Cohasset is a house in northeastern Hampton County, South Carolina about 5 mi north of Hampton, South Carolina near the unincorporated community of Crocketville. It was built about 1873. It is north of U.S. Route 601. It was named to the National Register of Historic Places on July 24, 1986.

==History==

The house was built by William James Gooding in northern Beaufort District prior to the formation of Hampton County. Gooding was a farmer and also held a number of political offices including a representative from Beaufort District to the South Carolina General Assembly, sheriff of Beaufort District, treasurer of Beaufort County, and treasurer of Hampton County. In 1879 by the end of Reconstruction and the slave labor system, he had 100 acre under cultivation out of 950 acre. He grew cotton, corn, sweet potatoes, oats, rice, and sugar cane. Tenants also cultivated some of his land.

==Architecture==

It is a two-story weatherboarded Carolina I-house with a side-gabled roof. It was built from pine grown on the farm and sawed in Gooding's sawmill. The house has a raised basement with brick foundation in common bond with Flemish bond stenciling. It has two interior, corbeled chimneys. A one-story, shed roof porch extends across the front facade. The porch has six solid posts and a railing with turned balusters.

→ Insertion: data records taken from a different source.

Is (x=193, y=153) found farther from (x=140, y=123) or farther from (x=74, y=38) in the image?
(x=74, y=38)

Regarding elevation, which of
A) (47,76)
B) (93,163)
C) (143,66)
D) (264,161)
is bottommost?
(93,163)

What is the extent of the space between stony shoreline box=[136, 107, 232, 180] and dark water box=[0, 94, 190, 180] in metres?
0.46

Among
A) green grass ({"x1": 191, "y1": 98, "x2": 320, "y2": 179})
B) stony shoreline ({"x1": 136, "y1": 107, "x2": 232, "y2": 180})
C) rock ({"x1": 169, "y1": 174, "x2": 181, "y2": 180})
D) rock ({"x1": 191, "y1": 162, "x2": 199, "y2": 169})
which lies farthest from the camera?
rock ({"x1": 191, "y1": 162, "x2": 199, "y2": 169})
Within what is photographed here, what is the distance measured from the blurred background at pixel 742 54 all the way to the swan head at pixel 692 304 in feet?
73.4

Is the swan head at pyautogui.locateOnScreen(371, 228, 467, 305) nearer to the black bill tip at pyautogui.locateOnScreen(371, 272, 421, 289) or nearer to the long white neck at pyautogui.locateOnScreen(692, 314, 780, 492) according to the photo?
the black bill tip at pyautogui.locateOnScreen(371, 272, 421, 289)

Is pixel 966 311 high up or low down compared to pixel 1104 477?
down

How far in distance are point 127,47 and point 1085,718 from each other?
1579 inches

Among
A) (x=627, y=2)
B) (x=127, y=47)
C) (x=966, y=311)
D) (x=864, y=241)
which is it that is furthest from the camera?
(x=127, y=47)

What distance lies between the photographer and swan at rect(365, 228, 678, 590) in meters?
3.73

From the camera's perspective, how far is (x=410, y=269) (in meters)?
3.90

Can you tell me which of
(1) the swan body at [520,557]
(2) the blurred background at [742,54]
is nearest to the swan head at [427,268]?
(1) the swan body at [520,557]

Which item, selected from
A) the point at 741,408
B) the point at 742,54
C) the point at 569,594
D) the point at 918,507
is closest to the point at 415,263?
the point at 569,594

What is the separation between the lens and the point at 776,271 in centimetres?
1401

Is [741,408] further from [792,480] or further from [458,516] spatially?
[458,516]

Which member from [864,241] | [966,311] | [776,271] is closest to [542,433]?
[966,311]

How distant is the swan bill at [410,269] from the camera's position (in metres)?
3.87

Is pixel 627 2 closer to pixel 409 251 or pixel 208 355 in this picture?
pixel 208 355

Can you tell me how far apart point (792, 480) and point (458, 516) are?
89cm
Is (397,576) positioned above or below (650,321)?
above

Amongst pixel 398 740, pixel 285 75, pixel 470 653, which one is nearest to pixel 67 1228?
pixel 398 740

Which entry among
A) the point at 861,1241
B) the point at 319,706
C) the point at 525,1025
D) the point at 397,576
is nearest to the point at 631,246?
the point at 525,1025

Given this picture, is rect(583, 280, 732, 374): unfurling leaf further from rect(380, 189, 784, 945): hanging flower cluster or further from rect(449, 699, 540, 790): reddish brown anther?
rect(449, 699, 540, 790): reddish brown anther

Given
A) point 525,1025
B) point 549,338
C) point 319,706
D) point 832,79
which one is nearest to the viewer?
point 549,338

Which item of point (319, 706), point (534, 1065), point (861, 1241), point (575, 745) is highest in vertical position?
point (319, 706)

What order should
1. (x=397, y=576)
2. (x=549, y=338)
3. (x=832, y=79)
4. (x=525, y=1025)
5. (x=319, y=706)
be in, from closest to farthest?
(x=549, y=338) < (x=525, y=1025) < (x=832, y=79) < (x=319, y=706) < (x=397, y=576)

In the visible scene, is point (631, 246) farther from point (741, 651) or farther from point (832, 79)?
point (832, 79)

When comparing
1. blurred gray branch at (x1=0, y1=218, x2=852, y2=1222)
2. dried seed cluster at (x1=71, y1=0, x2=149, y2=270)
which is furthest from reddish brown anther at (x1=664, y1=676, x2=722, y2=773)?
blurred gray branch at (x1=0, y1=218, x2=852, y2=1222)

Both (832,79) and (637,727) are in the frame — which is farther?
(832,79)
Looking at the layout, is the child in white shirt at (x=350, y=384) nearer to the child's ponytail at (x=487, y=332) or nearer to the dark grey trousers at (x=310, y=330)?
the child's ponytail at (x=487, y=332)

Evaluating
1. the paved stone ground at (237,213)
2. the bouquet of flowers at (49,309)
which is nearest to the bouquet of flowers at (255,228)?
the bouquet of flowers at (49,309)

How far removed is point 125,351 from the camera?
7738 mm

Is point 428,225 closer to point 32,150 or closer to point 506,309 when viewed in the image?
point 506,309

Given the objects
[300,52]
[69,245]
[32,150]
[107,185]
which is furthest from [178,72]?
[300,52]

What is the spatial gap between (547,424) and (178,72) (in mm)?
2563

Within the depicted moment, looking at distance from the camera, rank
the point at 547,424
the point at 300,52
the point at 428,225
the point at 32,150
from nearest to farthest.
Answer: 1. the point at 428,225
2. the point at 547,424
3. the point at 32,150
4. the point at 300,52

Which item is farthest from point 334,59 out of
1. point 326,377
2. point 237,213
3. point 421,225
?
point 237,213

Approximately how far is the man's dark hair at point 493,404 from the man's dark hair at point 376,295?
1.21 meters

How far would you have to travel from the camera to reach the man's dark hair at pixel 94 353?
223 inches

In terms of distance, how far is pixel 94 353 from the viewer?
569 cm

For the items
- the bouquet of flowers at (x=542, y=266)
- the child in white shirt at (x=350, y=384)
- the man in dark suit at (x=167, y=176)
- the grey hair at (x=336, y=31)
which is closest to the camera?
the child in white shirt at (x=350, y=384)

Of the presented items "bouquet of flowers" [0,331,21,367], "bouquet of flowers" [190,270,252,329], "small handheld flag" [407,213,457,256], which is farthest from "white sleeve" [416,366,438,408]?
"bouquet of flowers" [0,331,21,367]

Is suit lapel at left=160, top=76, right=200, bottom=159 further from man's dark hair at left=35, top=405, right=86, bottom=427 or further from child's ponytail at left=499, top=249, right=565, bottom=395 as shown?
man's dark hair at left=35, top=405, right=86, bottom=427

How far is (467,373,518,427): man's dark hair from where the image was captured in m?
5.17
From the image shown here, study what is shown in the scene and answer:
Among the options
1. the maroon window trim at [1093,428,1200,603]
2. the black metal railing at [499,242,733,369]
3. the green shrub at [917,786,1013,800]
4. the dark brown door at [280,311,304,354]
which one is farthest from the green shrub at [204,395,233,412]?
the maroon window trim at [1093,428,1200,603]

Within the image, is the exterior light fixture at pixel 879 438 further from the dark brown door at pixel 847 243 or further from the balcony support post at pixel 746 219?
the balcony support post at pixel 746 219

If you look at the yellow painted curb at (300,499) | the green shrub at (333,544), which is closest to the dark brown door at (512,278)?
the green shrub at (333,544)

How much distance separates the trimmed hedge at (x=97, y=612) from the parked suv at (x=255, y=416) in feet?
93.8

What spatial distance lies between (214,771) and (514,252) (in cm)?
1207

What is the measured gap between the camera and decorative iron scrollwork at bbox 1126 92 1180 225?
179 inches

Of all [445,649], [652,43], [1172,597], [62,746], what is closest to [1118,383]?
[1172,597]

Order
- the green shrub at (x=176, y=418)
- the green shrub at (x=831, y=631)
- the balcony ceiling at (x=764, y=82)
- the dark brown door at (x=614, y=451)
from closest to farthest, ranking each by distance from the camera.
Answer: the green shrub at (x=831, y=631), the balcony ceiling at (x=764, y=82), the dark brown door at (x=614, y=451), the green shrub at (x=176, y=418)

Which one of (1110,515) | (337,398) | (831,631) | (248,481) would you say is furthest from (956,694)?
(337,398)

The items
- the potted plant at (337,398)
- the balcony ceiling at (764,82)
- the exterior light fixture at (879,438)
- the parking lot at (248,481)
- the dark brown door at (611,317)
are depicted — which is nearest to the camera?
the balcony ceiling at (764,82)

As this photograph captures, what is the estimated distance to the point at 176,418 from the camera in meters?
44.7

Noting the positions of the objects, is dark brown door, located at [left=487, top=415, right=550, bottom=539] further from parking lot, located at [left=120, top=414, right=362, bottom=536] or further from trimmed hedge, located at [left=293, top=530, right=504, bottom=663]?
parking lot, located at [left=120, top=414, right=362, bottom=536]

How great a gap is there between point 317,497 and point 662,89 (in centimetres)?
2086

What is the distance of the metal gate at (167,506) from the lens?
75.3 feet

The front elevation has five bays with the center door with sidelights and two six over six lights on each side. The second story has five six over six lights. The center window has sidelights. There are louvered shutters on the windows of the first and second floors. The raised basement has a center door with sidelights and four over four lights aligned with those on the main level. These windows have batten shutters.

There is a one-story gable-roofed appendage perpendicular to the left elevation at the basement level that serves as the kitchen. On the rear elevation at the main level, there is a one-story, shed roof appendage with a center porch flanked by enclosed rooms.

The interior plan is one room deep, two rooms wide characteristic of an I-house. The two rooms on the first floor are on either side of a central hall. There are two small service rooms behind the main rooms. The basement has brick paver flooring and low ceilings. The two rooms on this level are the dining room and a quilting room. They have plain mantels and horizontal flushboard paneling. The second floor has a small room opposite the central window.

The house is an excellent example of a 19th-century Carolina I-house. Additional pictures and a sketch of the first floor plan are available. There is also a picture of a surviving tenant house.